内側の建物が、片屋根の建物として環状城壁の内側に建っています。

ラングハウス城とは、ラング(Rang:周辺)に家がある城で、建物の外壁が環状城壁の機能を合わせ持っている城になります。

ビューディンゲン城は、城はラングハウス城の形態をしていますが、城下町は環状城壁の城となっており、城壁の内側が家と一体化しています。

環状城壁の構造

城壁構造は城の立地条件に関係し、防備を固める必要性、付近の石材資源、城主の経済状況、石工の腕にも依存しています。

城の立地条件が良く、敵に攻められにくいところに立っている城はそれほど頑丈な構造にする必要はないため、単層構造になっています。

しかし立地条件が悪く、城壁の守備力を強化しなければならないようなところでは、壁が分厚くなっているばかりでなく二層、三層構造になっているのが普通です。壁の厚さが1.5m以上のものはたいてい多層構造になっています。

単層構造のものは12世紀の後半、特に北ドイツではレンガ製のものが登場しました。民族大移動の後、古代ローマ伝統のレンガが失われてしまっているたことは明らかです。

二層構造のものは前面が方形の切石を使って壁が作られます。

三層構造のものは、前面と背面の間に瓦礫やモルタルで固めた砂利の層が入ります。

城壁を構成する石

城の外観を決めるのは石材です。

11、12世紀は石ころ、荒削りの石が使われ、時に矢筈模様が見られました。

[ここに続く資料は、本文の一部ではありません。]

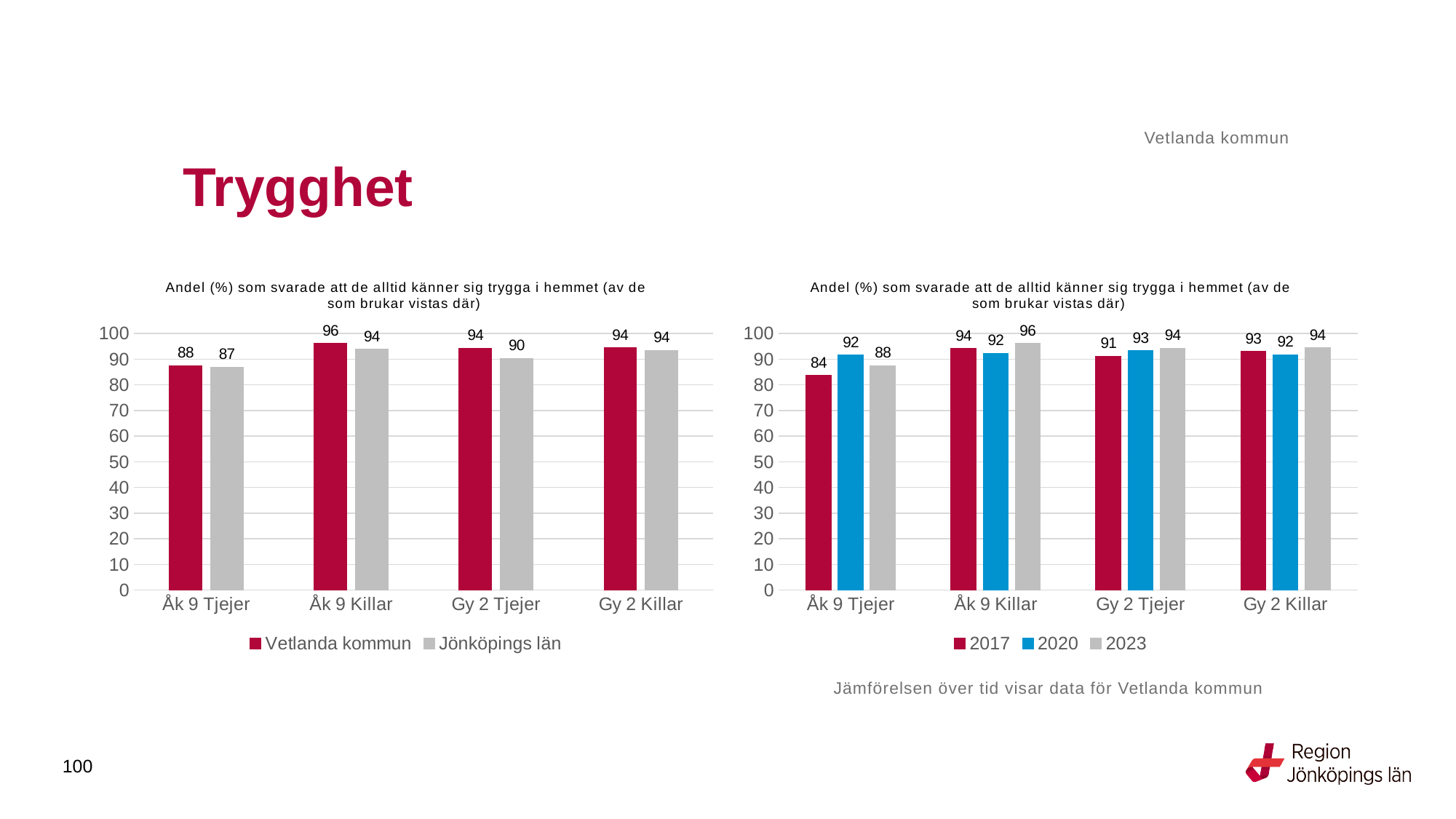
In the left chart, which category has the highest value for Vetlanda kommun? Åk 9 Killar In the left chart, how many series does the legend list? 2 In the left chart, what is the value for Jönköpings län for Gy 2 Tjejer? 90 In the right chart, what is the difference between the 2023 and 2017 values for Åk 9 Tjejer? 4 In the right chart, how many series does the legend list? 3 In the left chart, which category has the lowest value for Jönköpings län? Åk 9 Tjejer In the right chart, what is the value for 2017 for Åk 9 Tjejer? 84 In the left chart, what is the value for Vetlanda kommun for Åk 9 Tjejer? 88 In the right chart, which category has the lowest value for 2017? Åk 9 Tjejer What kind of chart is the right chart? Bar chart In the right chart, what is the value for 2023 for Åk 9 Killar? 96 In the left chart, what is the difference between Vetlanda kommun and Jönköpings län for Gy 2 Tjejer? 4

そのような不規則な石壁がある一方で、きれいな方形に形を整えられた石も使われました。

Buckelquader

表面に出ている面が丸みを帯びた方形の石(Buckelquader)はシュタウフェン朝時代(1150-1250)に流行しました。

その辺の石ころを使って組上げるのとは違い、技術を持った石工を必要としました。高い技術を必要であるので、ドイツの石工のレベルは向上したと言われています。遠くから石材を運んでくる必要性も生じたため、建築費用が高くなってしまう欠点があります。

木組の壁(Fachwerkwände:いわゆるドイツの家にイメージされる壁)は、隣接する建物の上層階に使用されていましたがすぐに廃れ、レンガに取って代られました。

城壁の厚さと高さ

壁の高さと厚さは城の立地条件にやはり関係します。

岩山のような良い条件のところに作られた城は、平地に作られた城よりも当然薄くなります。

壁の厚さの平均値は約1.5mで、2m以上のものは全体の約8%です。

壁の高さが5m以下のものは見出されず、最高のもので約12mあります。

盾城壁(Schildmauer)

盾城壁は、城の特定の特に棄権な側面を盾のように守る城壁で、その強度と高さは特別なものでした。

厚さは5m、高さは時に30m以上ありました。